Saturday 7 July 2018

Not so long ago I had a reunion with an old college friend, who knew my parents quite well. Slapping me on the back, as some old boys like to do, he reprimanded me and asked how it was possible that I became such an “old liberal” when my parents were so “ultra-conservative.” I told him I thought such labels applied to neither my parents nor me. I said drop the labels and talk about the issues, please.

Terms like “liberal” and “conservative” can be very confusing and distorting these days when so much of our language seems increasingly disconnected from reality. My parents valued accuracy, truthfulness, and critical thinking. I as well. In many ways they were traditionalists. I as well, because all genuine theological research and reflection is anchored in tradition, biblical exegesis, and contemporary faith experience. Tradition is not only important but essential.

Tradition gets interpreted, and that is where the discussion/dialogue should start.

An article in today’s International New York Times caught my attention because the author is Roger Scruton, an English philosopher and writer, well-know for his “traditionalist conservative” views. Scruton first came to my attention when I read his 2017 book Conservatism: Ideas in Profile.

Roger Scruton’s New York Times article was titled: “What Trump doesn’t get about conservatism” and I — the “old liberal” — found myself resonating with much of his viewpoint.

Some excerpts:

“I have devoted a substantial part of my intellectual life to defining and defending conservatism, as a social philosophy and a political program,” Scruton writes. “Each time I think I have hit the nail on the head, the nail slips to one side and the hammer blow falls on my fingers…..

In the current president “…. we encounter a politician who uses social media to bypass the realm of ideas entirely, addressing the sentiments of his followers without a filter of educated argument and with only a marginal interest in what anyone with a mind might have said…..

“Institutions, traditions, and allegiances survive by adapting, not by remaining forever in the condition in which a political leader might inherit them. Conservative thinkers have in general understood this. And the principle of adaptability applies not only to law but also to the economy on which all citizens depend…..
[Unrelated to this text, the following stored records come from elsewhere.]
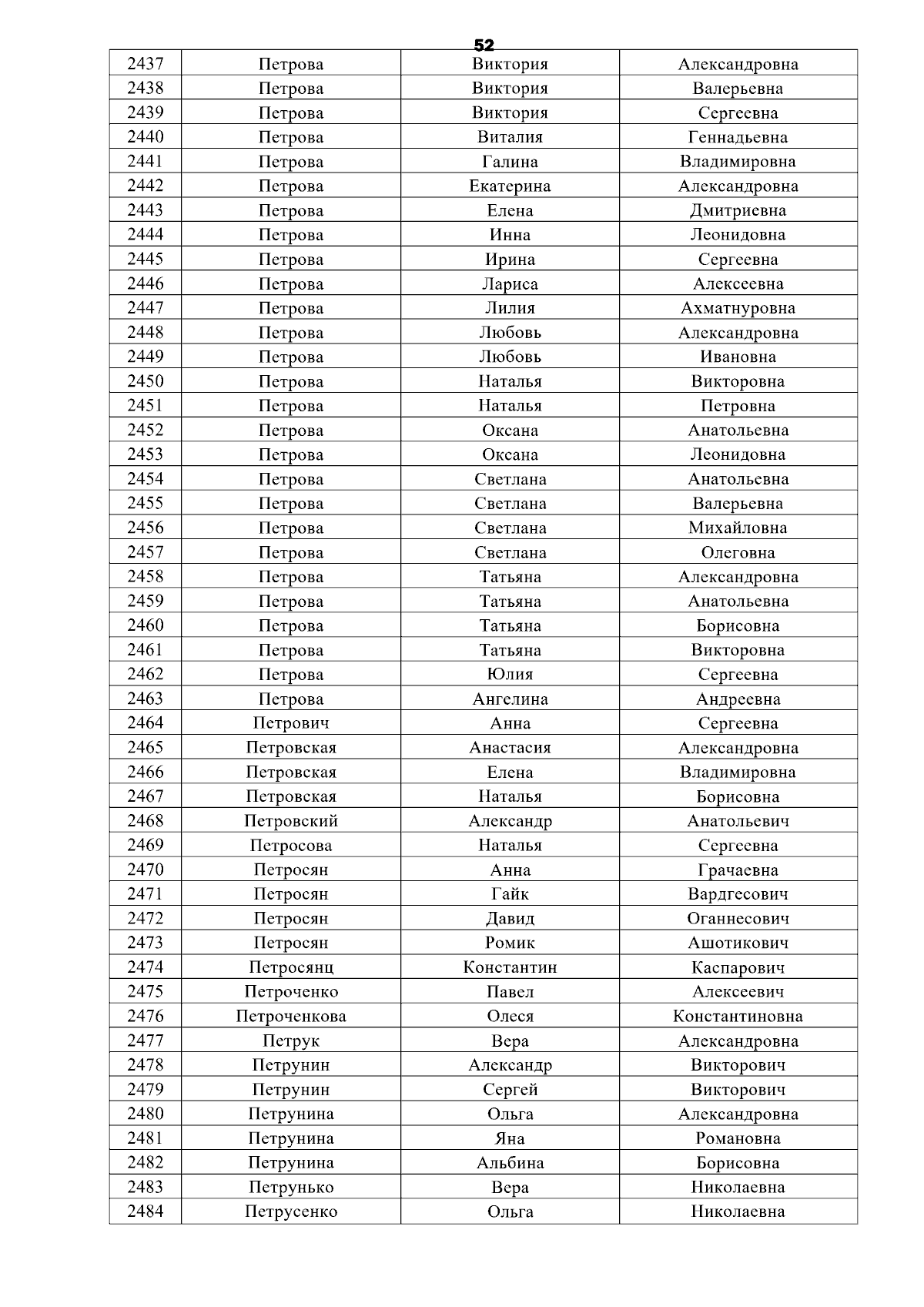 52

| 2437 | Петрова | Виктория | Александровна |
|---|---|---|---|
| 2438 | Петрова | Виктория | Валерьевна |
| 2439 | Петрова | Виктория | Сергеевна |
| 2440 | Петрова | Виталия | Геннадьевна |
| 2441 | Петрова | Галина | Владимировна |
| 2442 | Петрова | Екатерина | Александровна |
| 2443 | Петрова | Елена | Дмитриевна |
| 2444 | Петрова | Инна | Леонидовна |
| 2445 | Петрова | Ирина | Сергеевна |
| 2446 | Петрова | Лариса | Алексеевна |
| 2447 | Петрова | Лилия | Ахматнуровна |
| 2448 | Петрова | Любовь | Александровна |
| 2449 | Петрова | Любовь | Ивановна |
| 2450 | Петрова | Наталья | Викторовна |
| 2451 | Петрова | Наталья | Петровна |
| 2452 | Петрова | Оксана | Анатольевна |
| 2453 | Петрова | Оксана | Леонидовна |
| 2454 | Петрова | Светлана | Анатольевна |
| 2455 | Петрова | Светлана | Валерьевна |
| 2456 | Петрова | Светлана | Михайловна |
| 2457 | Петрова | Светлана | Олеговна |
| 2458 | Петрова | Татьяна | Александровна |
| 2459 | Петрова | Татьяна | Анатольевна |
| 2460 | Петрова | Татьяна | Борисовна |
| 2461 | Петрова | Татьяна | Викторовна |
| 2462 | Петрова | Юлия | Сергеевна |
| 2463 | Петрова | Ангелина | Андреевна |
| 2464 | Петрович | Анна | Сергеевна |
| 2465 | Петровская | Анастасия | Александровна |
| 2466 | Петровская | Елена | Владимировна |
| 2467 | Петровская | Наталья | Борисовна |
| 2468 | Петровский | Александр | Анатольевич |
| 2469 | Петросова | Наталья | Сергеевна |
| 2470 | Петросян | Анна | Грачаевна |
| 2471 | Петросян | Гайк | Вардгесович |
| 2472 | Петросян | Давид | Оганнесович |
| 2473 | Петросян | Ромик | Ашотикович |
| 2474 | Петросянц | Константин | Каспарович |
| 2475 | Петроченко | Павел | Алексеевич |
| 2476 | Петроченкова | Олеся | Константиновна |
| 2477 | Петрук | Вера | Александровна |
| 2478 | Петрунин | Александр | Викторович |
| 2479 | Петрунин | Сергей | Викторович |
| 2480 | Петрунина | Ольга | Александровна |
| 2481 | Петрунина | Яна | Романовна |
| 2482 | Петрунина | Альбина | Борисовна |
| 2483 | Петрунько | Вера | Николаевна |
| 2484 | Петрусенко | Ольга | Николаевна |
“Conservative thinkers have on the whole praised the free market, but they do not think that market values are the only values there are. Their primary concern is with the aspects of society in which markets have little or no part to play: education, culture, religion, marriage, and the family. Such spheres of social endeavor arise not through buying and selling but through cherishing what cannot be bought and sold: things like love, loyalty, art and knowledge, which are not means to an end but ends in themselves.

“About such things it is fair to say that Mr. Trump has at best only a distorted vision. He is a product of the cultural decline that is rapidly consigning our artistic and philosophical inheritance to oblivion. And perhaps the principal reason for doubting Mr. Trump’s conservative credentials is that being a creation of social media, he has lost the sense that there is a civilization out there that stands above his deals and his tweets in a posture of disinterested judgment.”

My point this week end is not so much to critique the current president — worth doing of course — but to stress the importance of evidence-based dialogue. “Conservative” dialogue. “Liberal” dialogue. “Traditionalist” dialogue.

Dialogue with everyone without slipping into the barrel vision of contemporary labels

Ultimately, as history demonstrates, the only alternative to dialogue is war.

Jack

5 thoughts on “Conservative Dialogue

  1. My foggy memory of J. H. Card. Newman: “To live is to change, and to be perfect is to have changed often.”

  2. Jack, well put. Some would say we live in a post truth era, and the question to ask folks is “What is the opinion you base your facts on?” As I move around helping out in parishes, I am amazed at how some intelligent clergy “think”. I’m learning to just have a non-committal smile and keep my mouth shut. But for me, intelligence gathering/analysis and battle planning are based on facts, not opinions. Current events seem to back the idea that if you say a lie often enough it becomes an operational truth — folks base their choices on it.